# Exercise passage:
◇ ◇ ◇ ◇ ◇

- Date: February 25 – March 3
- Edition: 19th
- Category: ATP Tour 250 series
- Draw: 28S / 16D
- Prize money: $550,145
- Surface: Clay - indoor
- Location: São Paulo, Brazil

Champions

Singles
- Guido Pella

Doubles
- Federico Delbonis / Máximo González
- ← 2018 · Brasil Open

= 2019 Brasil Open =

The 2019 Brasil Open was a men's tennis tournament played on indoor clay courts. It was the 19th and last edition of the Brasil Open, and part of the ATP Tour 250 series of the 2019 ATP Tour. It took place from February 25 through March 3, 2019, in São Paulo, Brazil. Third-seeded Guido Pella won the singles title.

== Finals ==
=== Singles ===

- ARG Guido Pella defeated CHI Cristian Garín, 7–5, 6–3.

◇ ◇ ◇ ◇ ◇

# Data excerpts:
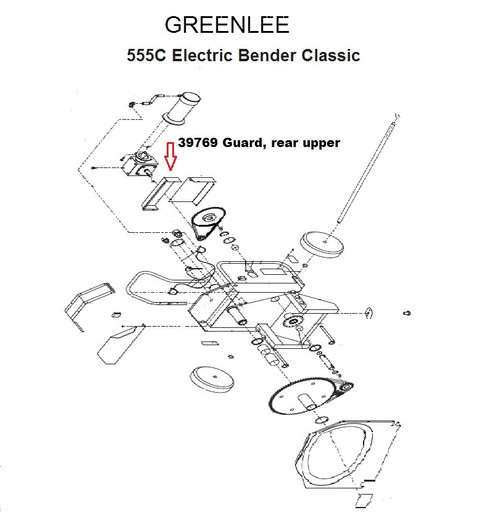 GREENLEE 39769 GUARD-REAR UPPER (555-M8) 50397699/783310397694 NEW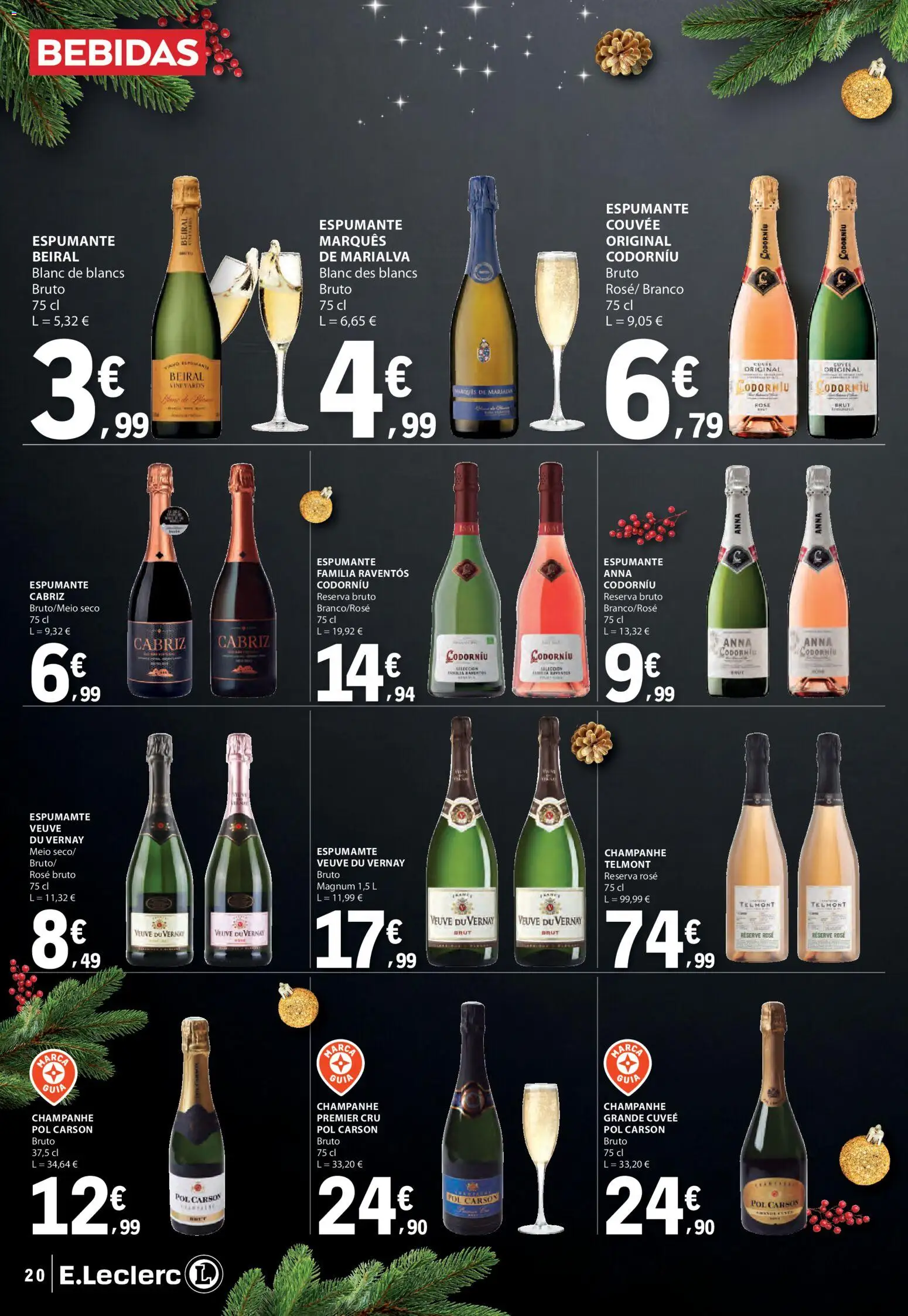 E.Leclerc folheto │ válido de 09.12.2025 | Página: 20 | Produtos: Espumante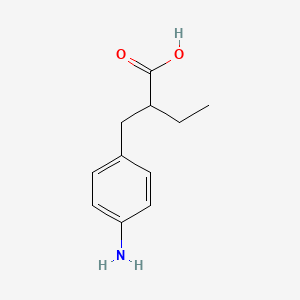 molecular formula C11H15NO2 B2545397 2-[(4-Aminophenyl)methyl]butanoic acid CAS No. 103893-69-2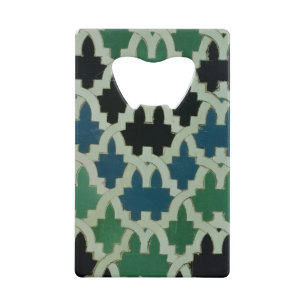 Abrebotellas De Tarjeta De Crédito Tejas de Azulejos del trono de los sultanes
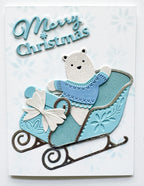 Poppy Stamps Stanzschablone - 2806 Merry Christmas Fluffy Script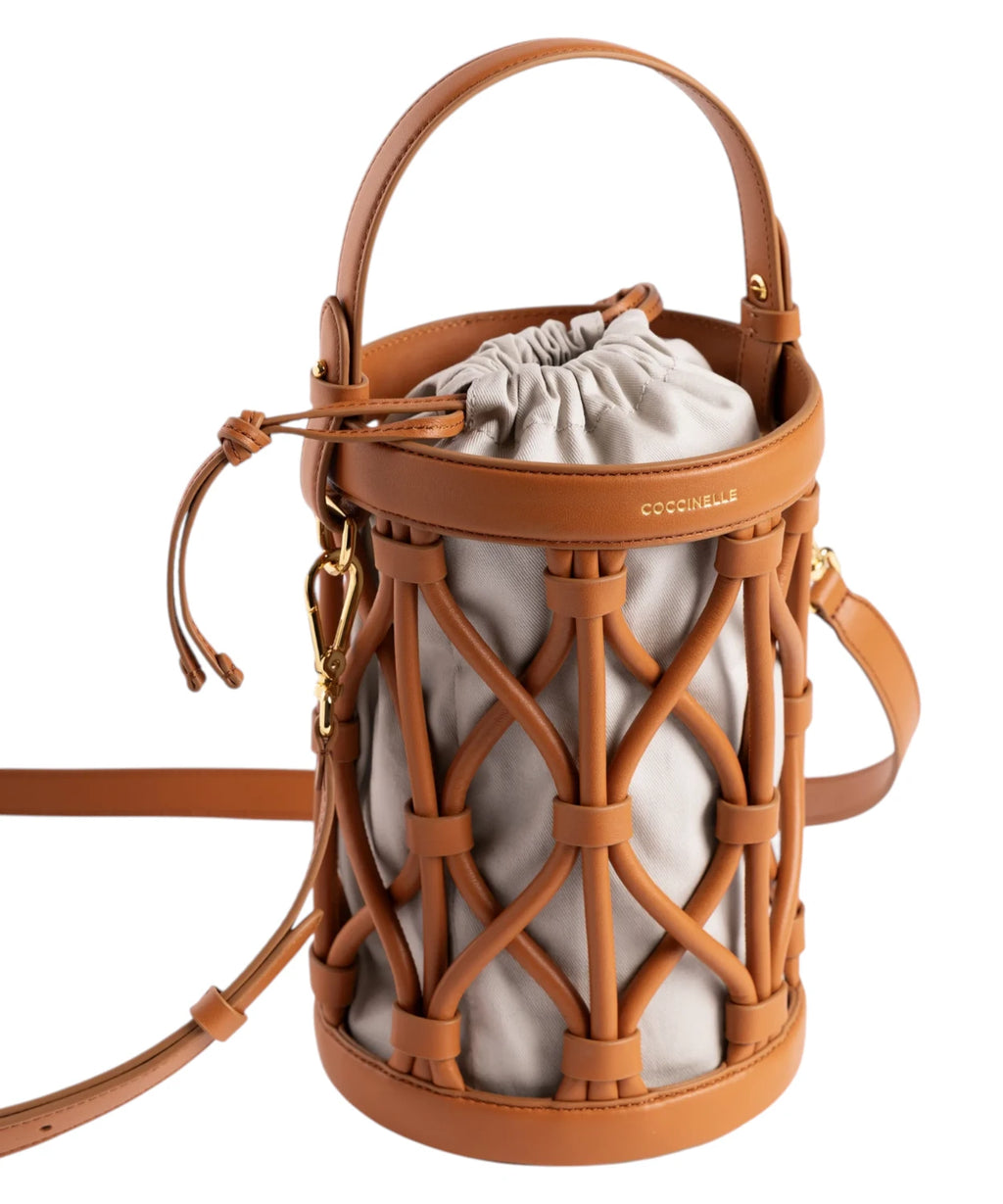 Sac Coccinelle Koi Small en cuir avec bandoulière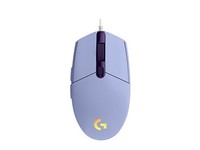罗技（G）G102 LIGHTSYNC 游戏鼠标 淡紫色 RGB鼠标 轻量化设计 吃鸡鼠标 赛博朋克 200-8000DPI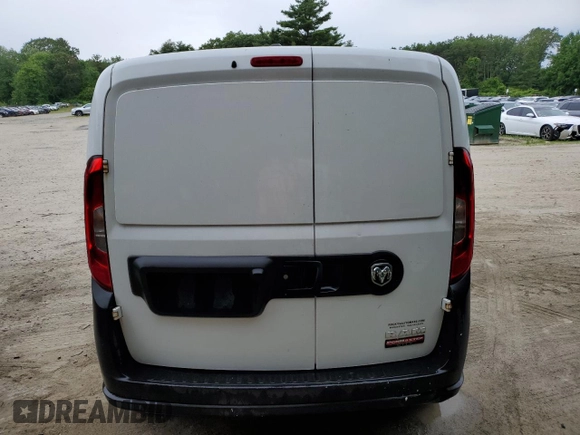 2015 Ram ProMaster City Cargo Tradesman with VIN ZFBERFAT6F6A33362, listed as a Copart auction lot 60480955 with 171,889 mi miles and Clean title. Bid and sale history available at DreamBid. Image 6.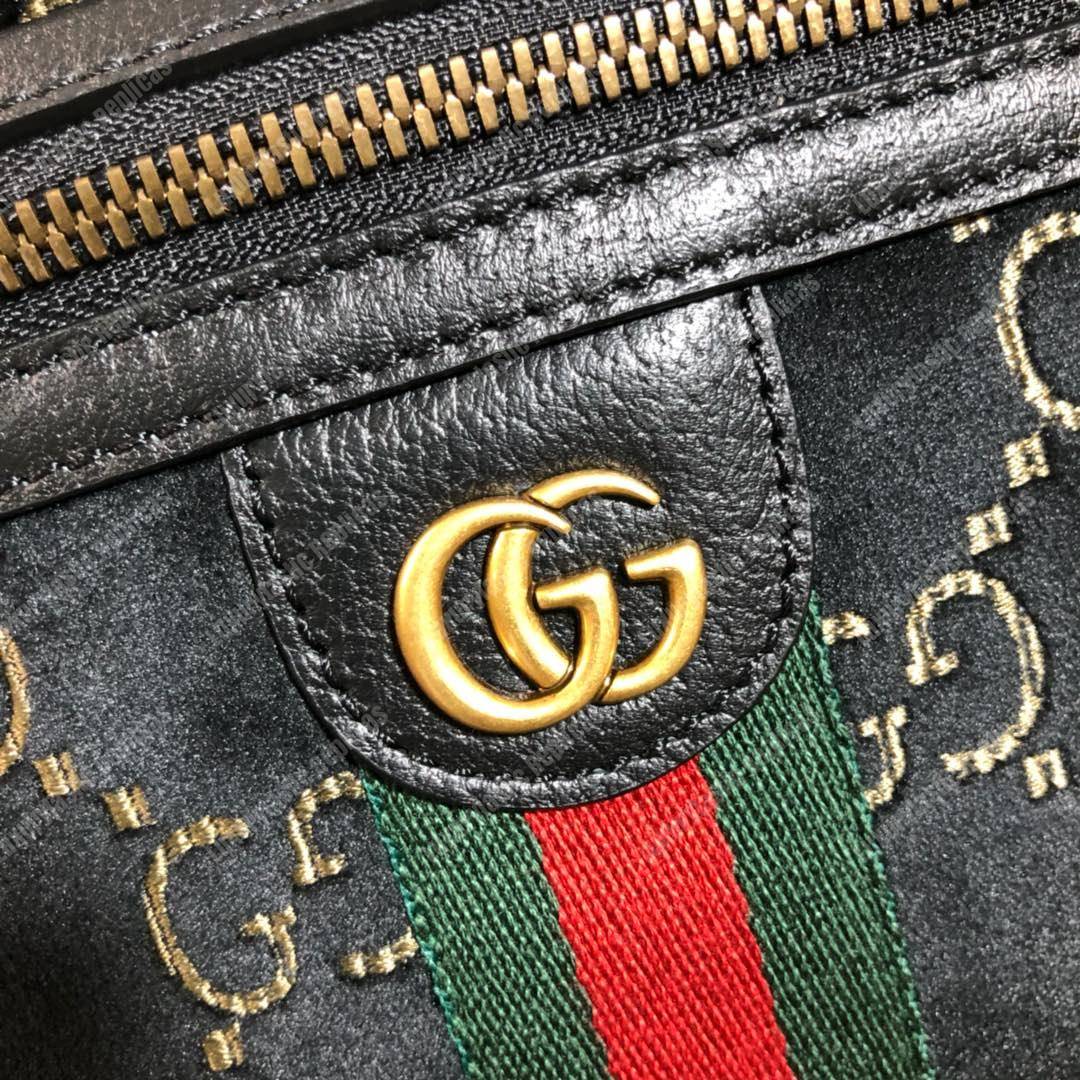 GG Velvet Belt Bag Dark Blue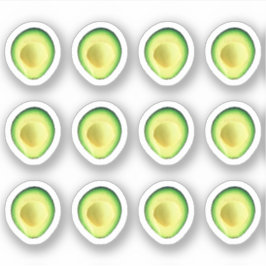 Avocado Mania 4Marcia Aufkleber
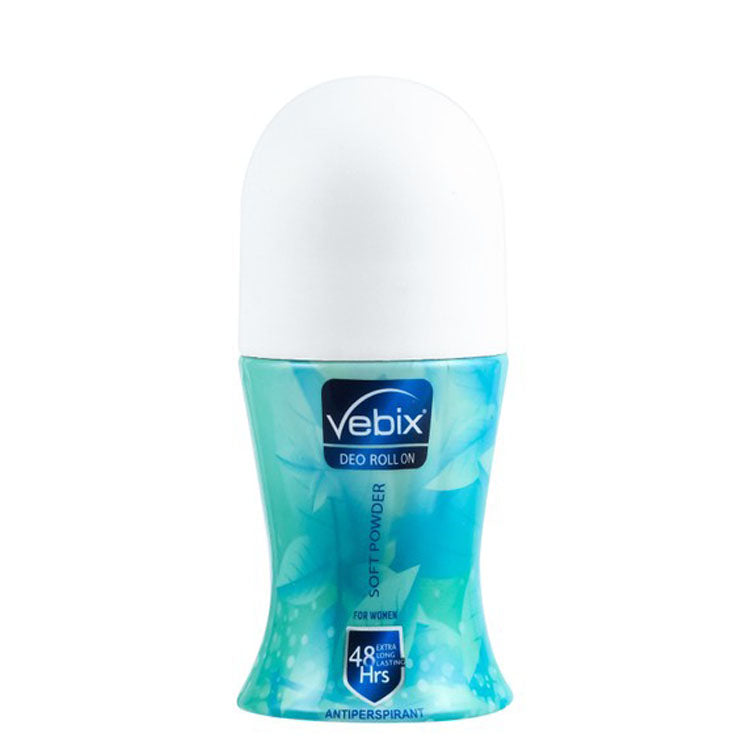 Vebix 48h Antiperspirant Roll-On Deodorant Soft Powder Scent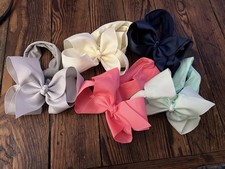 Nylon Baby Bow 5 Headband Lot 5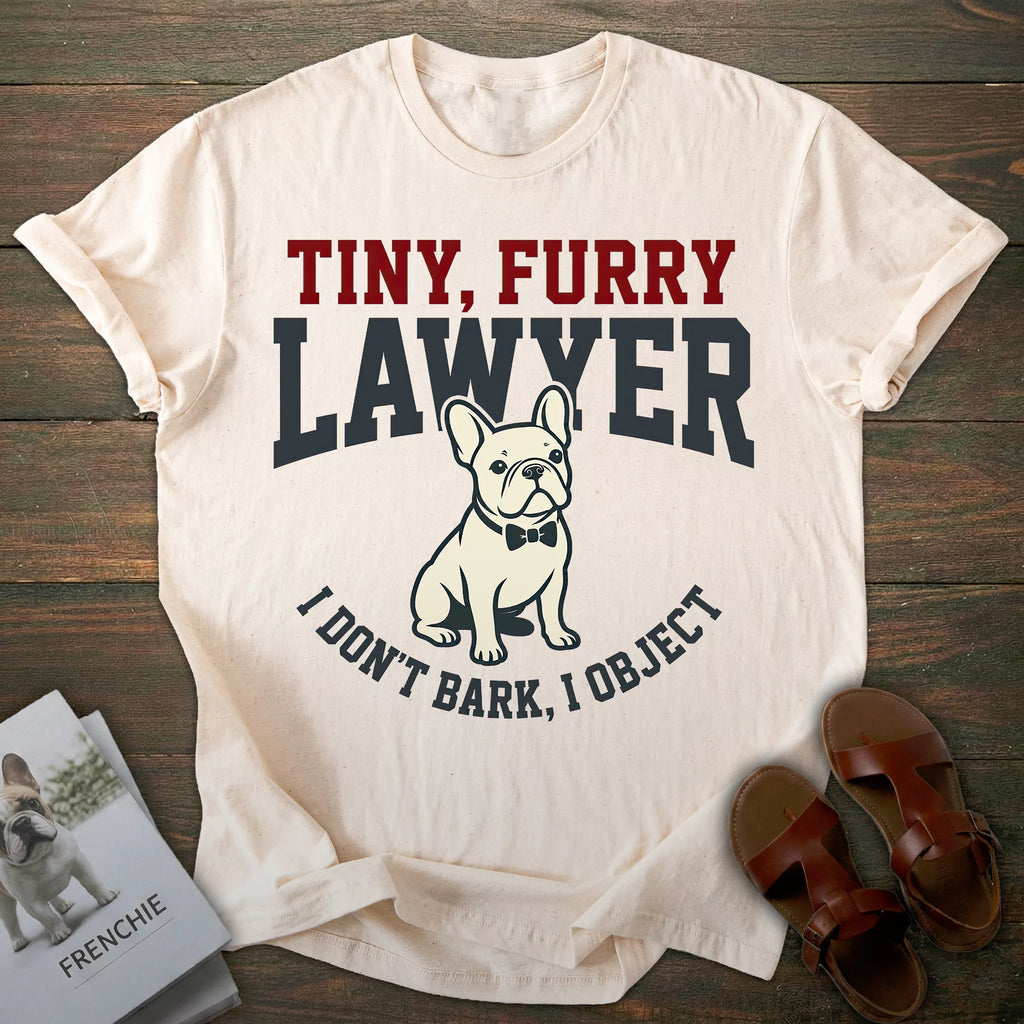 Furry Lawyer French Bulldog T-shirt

◇ ◇ ◇ ◇ ◇

# How to complete this task:
Duplicate the entire 2019 Brasil Open text word for word.

# Result for this exercise:
- Date: February 25 – March 3
- Edition: 19th
- Category: ATP Tour 250 series
- Draw: 28S / 16D
- Prize money: $550,145
- Surface: Clay - indoor
- Location: São Paulo, Brazil

Champions

Singles
- Guido Pella

Doubles
- Federico Delbonis / Máximo González
- ← 2018 · Brasil Open

= 2019 Brasil Open =

The 2019 Brasil Open was a men's tennis tournament played on indoor clay courts. It was the 19th and last edition of the Brasil Open, and part of the ATP Tour 250 series of the 2019 ATP Tour. It took place from February 25 through March 3, 2019, in São Paulo, Brazil. Third-seeded Guido Pella won the singles title.

== Finals ==
=== Singles ===

- ARG Guido Pella defeated CHI Cristian Garín, 7–5, 6–3.